__Texto para leitura__:

Somos livres para pensar por conta própria. Contudo, fazemo-lo de verdade? Ou preferimos repetir os editoriais de periódicos ou revistas, as visões de programas de televisão ou de rádio, as opiniões de blogueiros e de redes sociais ou mesmo de nossos amigos mais influentes? Hoje, na maioria dos países, praticamente não há mais uma autoridade constituída para ditar os pensamentos ou para censurar aquilo que “não convém” para a sociedade.

Entretanto, por outro lado, a dita autoridade cambiou seu modo de agir: não se vale tanto mais da coerção, somente de uma branda persuasão. Fez-se anônima, invisível e, não raro, disfarça-se de normalidade ou de opinião pública. Não pede nada mais do que fazer o que todos fazem. Bovinamente. Em tempos assim, pulsa mais forte nossa necessidade de discernir e assinalar. Em suma, pensar.

Pensar é, sem dúvida, uma grande coisa, mas, muito antes, é uma exigência da natureza humana, porque cada homem é, de certo modo, um filósofo e possui concepções filosóficas a partir das quais orienta sua vida. Todos somos filósofos, ainda que muitos não se deem conta disso: um professor de matemática, uma doméstica, um taxista, um ministro, um campesino, um artista, um advogado e um juiz. Afinal, já dizia Aristóteles, todos os seres humanos naturalmente desejam o conhecimento.

__Entradas__:
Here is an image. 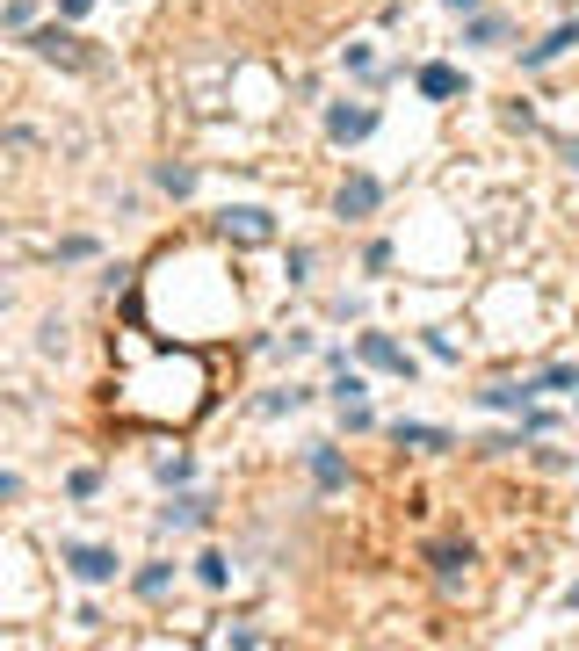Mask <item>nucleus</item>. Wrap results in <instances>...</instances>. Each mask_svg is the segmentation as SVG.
<instances>
[{
	"label": "nucleus",
	"instance_id": "1",
	"mask_svg": "<svg viewBox=\"0 0 579 651\" xmlns=\"http://www.w3.org/2000/svg\"><path fill=\"white\" fill-rule=\"evenodd\" d=\"M29 51H37V58H51V66H87V51H80V37H73V29H37V37H29Z\"/></svg>",
	"mask_w": 579,
	"mask_h": 651
},
{
	"label": "nucleus",
	"instance_id": "2",
	"mask_svg": "<svg viewBox=\"0 0 579 651\" xmlns=\"http://www.w3.org/2000/svg\"><path fill=\"white\" fill-rule=\"evenodd\" d=\"M66 565H73V579H87V586H102V579H116V550H95V543H73V550H66Z\"/></svg>",
	"mask_w": 579,
	"mask_h": 651
},
{
	"label": "nucleus",
	"instance_id": "3",
	"mask_svg": "<svg viewBox=\"0 0 579 651\" xmlns=\"http://www.w3.org/2000/svg\"><path fill=\"white\" fill-rule=\"evenodd\" d=\"M326 131L341 138V145H348V138H370V131H377V109H362V102L348 109V102H341V109H326Z\"/></svg>",
	"mask_w": 579,
	"mask_h": 651
},
{
	"label": "nucleus",
	"instance_id": "4",
	"mask_svg": "<svg viewBox=\"0 0 579 651\" xmlns=\"http://www.w3.org/2000/svg\"><path fill=\"white\" fill-rule=\"evenodd\" d=\"M225 239L261 246V239H276V225H268V210H225Z\"/></svg>",
	"mask_w": 579,
	"mask_h": 651
},
{
	"label": "nucleus",
	"instance_id": "5",
	"mask_svg": "<svg viewBox=\"0 0 579 651\" xmlns=\"http://www.w3.org/2000/svg\"><path fill=\"white\" fill-rule=\"evenodd\" d=\"M362 362H377V369H391V377H413V362H406V348H399V340H384V333H362Z\"/></svg>",
	"mask_w": 579,
	"mask_h": 651
},
{
	"label": "nucleus",
	"instance_id": "6",
	"mask_svg": "<svg viewBox=\"0 0 579 651\" xmlns=\"http://www.w3.org/2000/svg\"><path fill=\"white\" fill-rule=\"evenodd\" d=\"M377 196H384V189H377L370 174H348V181H341V217H370Z\"/></svg>",
	"mask_w": 579,
	"mask_h": 651
},
{
	"label": "nucleus",
	"instance_id": "7",
	"mask_svg": "<svg viewBox=\"0 0 579 651\" xmlns=\"http://www.w3.org/2000/svg\"><path fill=\"white\" fill-rule=\"evenodd\" d=\"M456 87H464V73H456V66H420V95H435V102H449Z\"/></svg>",
	"mask_w": 579,
	"mask_h": 651
},
{
	"label": "nucleus",
	"instance_id": "8",
	"mask_svg": "<svg viewBox=\"0 0 579 651\" xmlns=\"http://www.w3.org/2000/svg\"><path fill=\"white\" fill-rule=\"evenodd\" d=\"M312 478H319V485L333 492V485H348V463H341V456H333V449L319 442V449H312Z\"/></svg>",
	"mask_w": 579,
	"mask_h": 651
},
{
	"label": "nucleus",
	"instance_id": "9",
	"mask_svg": "<svg viewBox=\"0 0 579 651\" xmlns=\"http://www.w3.org/2000/svg\"><path fill=\"white\" fill-rule=\"evenodd\" d=\"M572 44H579V29L565 22V29H551V37H543V44L529 51V66H551V58H558V51H572Z\"/></svg>",
	"mask_w": 579,
	"mask_h": 651
},
{
	"label": "nucleus",
	"instance_id": "10",
	"mask_svg": "<svg viewBox=\"0 0 579 651\" xmlns=\"http://www.w3.org/2000/svg\"><path fill=\"white\" fill-rule=\"evenodd\" d=\"M391 434H399L406 449H449V434H442V427H406V420H399Z\"/></svg>",
	"mask_w": 579,
	"mask_h": 651
},
{
	"label": "nucleus",
	"instance_id": "11",
	"mask_svg": "<svg viewBox=\"0 0 579 651\" xmlns=\"http://www.w3.org/2000/svg\"><path fill=\"white\" fill-rule=\"evenodd\" d=\"M203 514H210L203 500H174V507H167V529H196V521H203Z\"/></svg>",
	"mask_w": 579,
	"mask_h": 651
},
{
	"label": "nucleus",
	"instance_id": "12",
	"mask_svg": "<svg viewBox=\"0 0 579 651\" xmlns=\"http://www.w3.org/2000/svg\"><path fill=\"white\" fill-rule=\"evenodd\" d=\"M456 565H471V543H464V550H456V543H435V572L456 579Z\"/></svg>",
	"mask_w": 579,
	"mask_h": 651
},
{
	"label": "nucleus",
	"instance_id": "13",
	"mask_svg": "<svg viewBox=\"0 0 579 651\" xmlns=\"http://www.w3.org/2000/svg\"><path fill=\"white\" fill-rule=\"evenodd\" d=\"M160 189H167V196H189L196 174H189V167H160Z\"/></svg>",
	"mask_w": 579,
	"mask_h": 651
},
{
	"label": "nucleus",
	"instance_id": "14",
	"mask_svg": "<svg viewBox=\"0 0 579 651\" xmlns=\"http://www.w3.org/2000/svg\"><path fill=\"white\" fill-rule=\"evenodd\" d=\"M138 594L160 601V594H167V565H145V572H138Z\"/></svg>",
	"mask_w": 579,
	"mask_h": 651
},
{
	"label": "nucleus",
	"instance_id": "15",
	"mask_svg": "<svg viewBox=\"0 0 579 651\" xmlns=\"http://www.w3.org/2000/svg\"><path fill=\"white\" fill-rule=\"evenodd\" d=\"M196 572H203V586H225V557H218V550H203V557H196Z\"/></svg>",
	"mask_w": 579,
	"mask_h": 651
},
{
	"label": "nucleus",
	"instance_id": "16",
	"mask_svg": "<svg viewBox=\"0 0 579 651\" xmlns=\"http://www.w3.org/2000/svg\"><path fill=\"white\" fill-rule=\"evenodd\" d=\"M536 391H572V369H551V377H536V384H529V398H536Z\"/></svg>",
	"mask_w": 579,
	"mask_h": 651
},
{
	"label": "nucleus",
	"instance_id": "17",
	"mask_svg": "<svg viewBox=\"0 0 579 651\" xmlns=\"http://www.w3.org/2000/svg\"><path fill=\"white\" fill-rule=\"evenodd\" d=\"M15 492H22V478H8V471H0V500H15Z\"/></svg>",
	"mask_w": 579,
	"mask_h": 651
},
{
	"label": "nucleus",
	"instance_id": "18",
	"mask_svg": "<svg viewBox=\"0 0 579 651\" xmlns=\"http://www.w3.org/2000/svg\"><path fill=\"white\" fill-rule=\"evenodd\" d=\"M58 8H66V15H87V8H95V0H58Z\"/></svg>",
	"mask_w": 579,
	"mask_h": 651
},
{
	"label": "nucleus",
	"instance_id": "19",
	"mask_svg": "<svg viewBox=\"0 0 579 651\" xmlns=\"http://www.w3.org/2000/svg\"><path fill=\"white\" fill-rule=\"evenodd\" d=\"M449 8H478V0H449Z\"/></svg>",
	"mask_w": 579,
	"mask_h": 651
}]
</instances>
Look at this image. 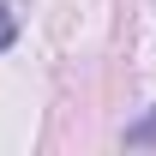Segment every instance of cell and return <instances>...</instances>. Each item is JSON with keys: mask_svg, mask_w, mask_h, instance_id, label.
<instances>
[{"mask_svg": "<svg viewBox=\"0 0 156 156\" xmlns=\"http://www.w3.org/2000/svg\"><path fill=\"white\" fill-rule=\"evenodd\" d=\"M6 42H12V12L0 6V48H6Z\"/></svg>", "mask_w": 156, "mask_h": 156, "instance_id": "cell-2", "label": "cell"}, {"mask_svg": "<svg viewBox=\"0 0 156 156\" xmlns=\"http://www.w3.org/2000/svg\"><path fill=\"white\" fill-rule=\"evenodd\" d=\"M126 138H132V144H144V138H156V108H150V114H144V120H138V126H132V132H126Z\"/></svg>", "mask_w": 156, "mask_h": 156, "instance_id": "cell-1", "label": "cell"}]
</instances>
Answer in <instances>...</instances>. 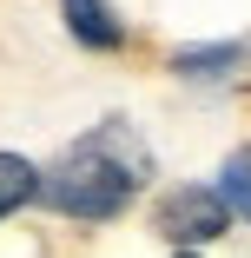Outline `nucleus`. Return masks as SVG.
Masks as SVG:
<instances>
[{"label":"nucleus","instance_id":"obj_1","mask_svg":"<svg viewBox=\"0 0 251 258\" xmlns=\"http://www.w3.org/2000/svg\"><path fill=\"white\" fill-rule=\"evenodd\" d=\"M145 179H152L145 139L126 119H106L86 139H73L60 159L40 172V205L60 212V219H73V225H106V219H119L145 192Z\"/></svg>","mask_w":251,"mask_h":258},{"label":"nucleus","instance_id":"obj_2","mask_svg":"<svg viewBox=\"0 0 251 258\" xmlns=\"http://www.w3.org/2000/svg\"><path fill=\"white\" fill-rule=\"evenodd\" d=\"M152 232H159L172 251H198V245H218V238L231 232V212H225L218 185H172V192H159V205H152Z\"/></svg>","mask_w":251,"mask_h":258},{"label":"nucleus","instance_id":"obj_3","mask_svg":"<svg viewBox=\"0 0 251 258\" xmlns=\"http://www.w3.org/2000/svg\"><path fill=\"white\" fill-rule=\"evenodd\" d=\"M60 20L86 53H119L126 46V20H119L113 0H60Z\"/></svg>","mask_w":251,"mask_h":258},{"label":"nucleus","instance_id":"obj_4","mask_svg":"<svg viewBox=\"0 0 251 258\" xmlns=\"http://www.w3.org/2000/svg\"><path fill=\"white\" fill-rule=\"evenodd\" d=\"M238 67H244V40H198V46H179L172 53L179 80H225Z\"/></svg>","mask_w":251,"mask_h":258},{"label":"nucleus","instance_id":"obj_5","mask_svg":"<svg viewBox=\"0 0 251 258\" xmlns=\"http://www.w3.org/2000/svg\"><path fill=\"white\" fill-rule=\"evenodd\" d=\"M27 205H40V166L20 159V152H0V225Z\"/></svg>","mask_w":251,"mask_h":258},{"label":"nucleus","instance_id":"obj_6","mask_svg":"<svg viewBox=\"0 0 251 258\" xmlns=\"http://www.w3.org/2000/svg\"><path fill=\"white\" fill-rule=\"evenodd\" d=\"M218 199H225V212L251 225V146H238L231 159L218 166Z\"/></svg>","mask_w":251,"mask_h":258},{"label":"nucleus","instance_id":"obj_7","mask_svg":"<svg viewBox=\"0 0 251 258\" xmlns=\"http://www.w3.org/2000/svg\"><path fill=\"white\" fill-rule=\"evenodd\" d=\"M172 258H198V251H172Z\"/></svg>","mask_w":251,"mask_h":258}]
</instances>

__Partes do exercício__:
• A. De acordo com o texto sobre pensar por conta própria, o que todos os seres humanos naturalmente desejam, segundo Aristóteles?
• B. Dê prosseguimento ao texto sobre pensar por conta própria a partir do ponto em que ele termina.
As entradas não guardam relação alguma com o texto sobre pensar por conta própria.

__Lista de respostas__:
• A. O conhecimento.

• B.
Evidentemente, não somos como os filósofos de profissão, mas pertencemos ao que comumente é chamado de filosofia espontânea e, assim, a filosofia constitui, substancialmente, um tipo de saber com o qual se procura dar respostas às questões mais relevantes da existência vital.

Desde aquelas absolutamente típicas, como “quem sou eu?”, “de onde venho?”, “para onde vou?”, até outras mais incitantes, tais como o sentido da dor e do belo, a natureza e os limites da liberdade, a missão e o alcance do amor, a distinção entre o bem e o mal ou entre o lícito e o honesto, a essência da morte ou a existência da miséria e da vida ultraterrena.

Sob esse ângulo, todos filosofamos, enquanto buscamos na vida mais que o mero e maçante cotidiano. Nesse momento, as respostas fáceis ou habituais não nos bastam. Sentimos uma necessidade interior de ir além e, nessa circunstância, emerge o talante metafísico do ser humano.

Ousaria ainda pressagiar que, para muitos, sobretudo os mais jovens, as respostas mais convencionais do atual estágio civilizatório, pautado pelo consumismo, hedonismo e utilitarismo de uma “sociedade de mercado”, são insuficientes para muitos dos assuntos que tocam mais imediatamente no fluir do dia-a-dia.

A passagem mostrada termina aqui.